Someone once said that hurricanes are the terrorists in the Caribbean region. And as these annual storms become more and more powerful their devastating effects are destroying not only infrastructure, but unique and traditional ways of life. Today, this fact can be seen in the upending of life on the tiny island of Barbuda that was manhandled by Hurricane Irma last year. This Caribbean island – part of the CARICOM nation of Antigua and Barbuda – is now uninhabitable following the devastating storm, with rebuilding work ways too expensive for the local government.

When Antigua and Barbuda was hit, the Category 5 mega-hurricane made landfall and tore into the 62-square-mile island of Barbuda on the night of September 5 – 6, 2018. Almost all the island’s approximately 1,800 residents were evacuated to the neighboring Antigua, and those that remained on Barbuda lashed themselves to the roofs of their properties as winds rampaged through this tiny island at over 150 miles per hour. The final wind speed reading from was 155mph (250kmh) before the storm called it a day and moved on to other islands.

In the aftermath the hurricane left three people dead and about 95 per cent of all the buildings on the island either destroyed or significantly damaged. More than half of the island’s residents have been left homeless. And those who tempted fate and decided to ride out the storm were subsequently evacuated to Antigua where the storm’s damage was less catastrophic.

The full horror, trauma and impact of this powerful storm on such a small and defenseless island was mind boggling, the devastation complete. Today, for the first time in 300 years, there’s not a single living person on the island of Barbuda. A civilization that has existed on that island for over 300 years has now been completely extinguished. Hurricane Irma was easily the most brutal and ferocious storm in Barbuda’s history. In fact, the island is very lucky that only three people were killed, when compared with thousands in Puerto Rico. This was perhaps due to the fact that Prime Minister Gaston Browne issued a compulsory evacuation of the island before the storm struck.

Back then the prime minister sounded the ominous alarm about the prospects of a rapid rebuilding and reconstruction of Barbuda, when he said: “I have to tell you that we definitely cannot afford it from domestic resources. We are hoping that friendly governments and international partners will step up to the plate and assist us… This is a disaster. A national disaster of epic proportions and we really need external assistance. This is not a want. This is a need.”

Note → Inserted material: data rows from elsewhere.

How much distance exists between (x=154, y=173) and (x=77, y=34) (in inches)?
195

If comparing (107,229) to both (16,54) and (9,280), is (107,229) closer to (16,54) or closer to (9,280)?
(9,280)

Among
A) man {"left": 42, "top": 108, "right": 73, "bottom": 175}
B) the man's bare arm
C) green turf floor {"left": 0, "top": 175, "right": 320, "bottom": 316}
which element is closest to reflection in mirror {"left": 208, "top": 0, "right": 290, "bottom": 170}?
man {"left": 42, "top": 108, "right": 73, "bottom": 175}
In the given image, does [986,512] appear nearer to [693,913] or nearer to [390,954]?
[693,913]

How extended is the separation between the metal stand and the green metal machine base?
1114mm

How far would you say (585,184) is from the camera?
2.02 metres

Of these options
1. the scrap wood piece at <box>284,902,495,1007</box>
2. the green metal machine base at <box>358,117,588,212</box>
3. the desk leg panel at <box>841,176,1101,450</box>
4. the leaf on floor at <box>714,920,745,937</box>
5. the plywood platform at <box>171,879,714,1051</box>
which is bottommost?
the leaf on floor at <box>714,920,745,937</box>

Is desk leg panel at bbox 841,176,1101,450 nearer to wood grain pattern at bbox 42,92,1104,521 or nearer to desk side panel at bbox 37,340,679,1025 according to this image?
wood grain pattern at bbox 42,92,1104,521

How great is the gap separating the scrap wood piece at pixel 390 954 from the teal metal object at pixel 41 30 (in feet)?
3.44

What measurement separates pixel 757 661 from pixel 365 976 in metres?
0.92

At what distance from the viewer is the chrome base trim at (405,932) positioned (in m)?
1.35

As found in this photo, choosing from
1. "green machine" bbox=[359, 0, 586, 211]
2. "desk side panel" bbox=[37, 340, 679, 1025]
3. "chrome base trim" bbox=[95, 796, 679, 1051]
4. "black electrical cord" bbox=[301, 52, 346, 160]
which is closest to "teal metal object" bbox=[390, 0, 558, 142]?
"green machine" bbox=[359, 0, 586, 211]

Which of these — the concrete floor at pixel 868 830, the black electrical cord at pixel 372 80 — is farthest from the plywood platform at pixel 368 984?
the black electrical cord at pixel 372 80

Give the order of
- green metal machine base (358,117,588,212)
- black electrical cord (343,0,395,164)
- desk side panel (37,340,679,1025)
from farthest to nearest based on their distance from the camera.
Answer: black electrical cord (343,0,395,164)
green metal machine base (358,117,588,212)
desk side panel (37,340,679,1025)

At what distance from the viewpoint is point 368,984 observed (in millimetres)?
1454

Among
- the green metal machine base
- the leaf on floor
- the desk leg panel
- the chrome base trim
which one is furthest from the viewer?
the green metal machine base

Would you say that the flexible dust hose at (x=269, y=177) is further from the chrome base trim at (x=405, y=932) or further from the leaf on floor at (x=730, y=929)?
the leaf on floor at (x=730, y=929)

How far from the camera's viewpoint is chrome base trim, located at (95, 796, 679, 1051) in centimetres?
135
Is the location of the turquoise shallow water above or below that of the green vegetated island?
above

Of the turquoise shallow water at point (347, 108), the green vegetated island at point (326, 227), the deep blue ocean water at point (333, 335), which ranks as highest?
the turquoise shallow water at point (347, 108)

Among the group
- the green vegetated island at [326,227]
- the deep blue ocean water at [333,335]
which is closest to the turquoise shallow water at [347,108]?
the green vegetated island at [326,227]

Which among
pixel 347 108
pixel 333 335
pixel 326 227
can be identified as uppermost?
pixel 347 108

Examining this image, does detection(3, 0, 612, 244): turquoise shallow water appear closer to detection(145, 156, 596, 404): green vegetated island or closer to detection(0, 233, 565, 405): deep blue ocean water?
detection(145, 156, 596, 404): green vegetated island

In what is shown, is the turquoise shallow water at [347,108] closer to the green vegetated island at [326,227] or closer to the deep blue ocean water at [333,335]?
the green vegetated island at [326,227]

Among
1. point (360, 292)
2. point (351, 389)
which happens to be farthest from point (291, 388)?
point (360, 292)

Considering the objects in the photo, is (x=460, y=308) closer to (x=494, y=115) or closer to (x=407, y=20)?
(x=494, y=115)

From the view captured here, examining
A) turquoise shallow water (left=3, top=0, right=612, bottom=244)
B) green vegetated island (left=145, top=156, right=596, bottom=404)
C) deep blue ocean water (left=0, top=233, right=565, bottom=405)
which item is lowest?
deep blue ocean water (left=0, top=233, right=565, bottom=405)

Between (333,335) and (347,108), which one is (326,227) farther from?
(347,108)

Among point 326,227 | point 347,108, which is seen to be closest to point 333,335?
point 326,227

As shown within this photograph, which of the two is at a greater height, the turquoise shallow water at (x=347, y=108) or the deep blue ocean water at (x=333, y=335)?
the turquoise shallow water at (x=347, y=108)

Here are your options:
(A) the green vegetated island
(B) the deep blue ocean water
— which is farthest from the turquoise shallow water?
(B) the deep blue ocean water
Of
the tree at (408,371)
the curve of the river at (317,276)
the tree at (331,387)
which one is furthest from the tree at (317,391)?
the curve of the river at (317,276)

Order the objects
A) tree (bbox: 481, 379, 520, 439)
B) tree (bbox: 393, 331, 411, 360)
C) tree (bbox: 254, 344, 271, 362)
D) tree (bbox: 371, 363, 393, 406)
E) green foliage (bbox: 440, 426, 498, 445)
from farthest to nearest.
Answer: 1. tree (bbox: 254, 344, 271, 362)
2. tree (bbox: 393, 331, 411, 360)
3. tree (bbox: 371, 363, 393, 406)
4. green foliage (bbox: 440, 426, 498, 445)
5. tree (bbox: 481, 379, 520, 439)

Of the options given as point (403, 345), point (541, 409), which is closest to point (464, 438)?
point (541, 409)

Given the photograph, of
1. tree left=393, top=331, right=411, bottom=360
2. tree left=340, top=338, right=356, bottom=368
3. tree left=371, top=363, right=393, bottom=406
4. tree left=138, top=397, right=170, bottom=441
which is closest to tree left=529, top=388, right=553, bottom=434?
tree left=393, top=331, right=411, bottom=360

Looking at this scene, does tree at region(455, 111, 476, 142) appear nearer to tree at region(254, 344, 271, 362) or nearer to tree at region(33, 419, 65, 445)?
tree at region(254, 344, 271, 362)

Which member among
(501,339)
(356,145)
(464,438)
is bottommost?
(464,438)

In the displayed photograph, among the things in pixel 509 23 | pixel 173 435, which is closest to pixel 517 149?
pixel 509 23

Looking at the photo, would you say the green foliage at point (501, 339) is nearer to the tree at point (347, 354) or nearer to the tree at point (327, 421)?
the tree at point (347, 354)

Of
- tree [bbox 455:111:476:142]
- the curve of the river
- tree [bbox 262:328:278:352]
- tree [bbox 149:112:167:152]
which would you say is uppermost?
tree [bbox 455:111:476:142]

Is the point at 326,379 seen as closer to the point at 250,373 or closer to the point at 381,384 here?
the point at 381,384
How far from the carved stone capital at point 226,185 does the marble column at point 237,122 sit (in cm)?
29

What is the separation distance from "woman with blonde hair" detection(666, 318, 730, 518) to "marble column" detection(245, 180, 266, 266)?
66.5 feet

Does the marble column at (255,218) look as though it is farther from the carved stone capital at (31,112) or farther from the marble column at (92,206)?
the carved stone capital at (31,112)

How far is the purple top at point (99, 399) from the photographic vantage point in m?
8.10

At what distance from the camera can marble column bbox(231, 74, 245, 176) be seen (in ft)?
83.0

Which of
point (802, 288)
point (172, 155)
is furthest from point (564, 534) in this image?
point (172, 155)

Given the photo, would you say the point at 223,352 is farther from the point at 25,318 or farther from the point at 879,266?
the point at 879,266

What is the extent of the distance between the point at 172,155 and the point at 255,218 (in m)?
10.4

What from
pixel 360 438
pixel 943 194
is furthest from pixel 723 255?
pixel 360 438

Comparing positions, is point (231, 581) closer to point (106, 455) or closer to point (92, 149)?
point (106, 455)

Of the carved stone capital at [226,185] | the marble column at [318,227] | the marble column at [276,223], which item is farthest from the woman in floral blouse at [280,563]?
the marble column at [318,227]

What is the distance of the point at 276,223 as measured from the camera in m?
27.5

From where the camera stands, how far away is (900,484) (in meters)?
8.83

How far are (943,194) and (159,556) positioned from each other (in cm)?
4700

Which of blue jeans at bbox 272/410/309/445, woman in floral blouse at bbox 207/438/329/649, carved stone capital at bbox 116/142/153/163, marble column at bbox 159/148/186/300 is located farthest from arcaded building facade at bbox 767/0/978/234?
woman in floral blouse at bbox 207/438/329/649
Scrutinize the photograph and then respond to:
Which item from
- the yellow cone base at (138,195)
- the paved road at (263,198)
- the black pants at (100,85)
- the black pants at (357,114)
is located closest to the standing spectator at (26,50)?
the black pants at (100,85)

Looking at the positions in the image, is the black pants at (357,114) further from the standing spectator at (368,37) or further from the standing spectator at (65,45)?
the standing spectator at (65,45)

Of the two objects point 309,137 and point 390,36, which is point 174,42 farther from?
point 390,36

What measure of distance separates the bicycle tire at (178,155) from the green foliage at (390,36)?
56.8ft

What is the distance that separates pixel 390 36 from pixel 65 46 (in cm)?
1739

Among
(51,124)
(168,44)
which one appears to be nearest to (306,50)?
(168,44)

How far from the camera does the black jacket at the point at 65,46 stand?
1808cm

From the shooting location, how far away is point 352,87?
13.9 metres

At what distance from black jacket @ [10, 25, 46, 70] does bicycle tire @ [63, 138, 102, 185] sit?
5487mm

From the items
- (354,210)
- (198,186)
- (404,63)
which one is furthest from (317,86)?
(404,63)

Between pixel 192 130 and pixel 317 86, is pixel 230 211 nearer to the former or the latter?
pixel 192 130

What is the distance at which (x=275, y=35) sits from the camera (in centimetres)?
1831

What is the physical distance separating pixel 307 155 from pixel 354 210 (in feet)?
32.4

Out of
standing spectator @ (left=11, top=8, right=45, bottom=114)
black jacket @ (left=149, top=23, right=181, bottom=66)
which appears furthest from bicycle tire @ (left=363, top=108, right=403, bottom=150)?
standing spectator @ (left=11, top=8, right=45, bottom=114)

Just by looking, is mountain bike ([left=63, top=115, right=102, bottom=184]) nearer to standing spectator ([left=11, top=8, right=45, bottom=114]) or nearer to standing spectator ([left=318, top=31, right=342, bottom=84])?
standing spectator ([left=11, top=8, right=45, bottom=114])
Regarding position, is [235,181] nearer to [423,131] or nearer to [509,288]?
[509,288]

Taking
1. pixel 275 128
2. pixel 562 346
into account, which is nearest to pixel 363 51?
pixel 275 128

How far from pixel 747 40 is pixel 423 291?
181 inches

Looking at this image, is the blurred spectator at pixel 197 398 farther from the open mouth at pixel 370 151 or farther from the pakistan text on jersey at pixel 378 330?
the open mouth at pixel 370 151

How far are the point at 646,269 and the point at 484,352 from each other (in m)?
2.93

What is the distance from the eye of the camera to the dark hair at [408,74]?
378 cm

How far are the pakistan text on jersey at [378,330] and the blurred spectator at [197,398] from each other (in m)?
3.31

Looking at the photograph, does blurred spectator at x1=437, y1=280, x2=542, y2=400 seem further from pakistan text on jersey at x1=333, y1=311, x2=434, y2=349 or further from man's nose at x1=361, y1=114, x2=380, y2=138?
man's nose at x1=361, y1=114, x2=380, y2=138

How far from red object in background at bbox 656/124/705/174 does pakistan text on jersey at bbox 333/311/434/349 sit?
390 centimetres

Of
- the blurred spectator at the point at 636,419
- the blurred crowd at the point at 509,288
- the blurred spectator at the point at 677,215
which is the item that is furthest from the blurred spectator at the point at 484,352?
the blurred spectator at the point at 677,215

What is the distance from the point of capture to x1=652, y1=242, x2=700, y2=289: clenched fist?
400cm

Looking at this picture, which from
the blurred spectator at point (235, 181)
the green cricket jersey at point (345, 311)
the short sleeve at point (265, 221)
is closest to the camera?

Experts say that reconstruction is estimated to cost in the region of $200m, and could take several years. Famed Hollywood actor Robert De Niro, who was planning a luxury hotel on the island, is among those who have pledged to help rebuild. “As devastating as it is and as terrible as it is, it will come back,” the actor told CNN.


The first modern record of Barbuda was when Christopher Columbus landed on the island on his second voyage to the Americas in 1493. At the time it was populated with both Arawak and Carib Indians. It is possible that the exodus following Hurricane Irma is the first time the island has been uninhabited is far longer than 300 years.

Early Spanish communities were followed by French and eventually English settlements. In 1666, Barbuda became a British colony and in 1685, the island was leased to brothers Christopher and John Codrington, who founded the town of Codrington – the largest settlement on the island.

The brothers transported slaves to Barbuda to work on sugarcane plantations in Antigua, and as numbers of slaves grew, the island became a significant exporter of slaves in the region. Antigua and Barbuda together became a sovereign nation on 1 November 1981, and today remains part of the British Commonwealth.

Today, the only remaining inhabitants of Barbuda are the abandoned dogs and livestock left behind as islanders fled to escape the path of Hurricane Irma. From the pummeled remains of houses, shops and schools, to government offices, the police station and the Barbuda Anglican Church, Irma was ruthless in its destruction.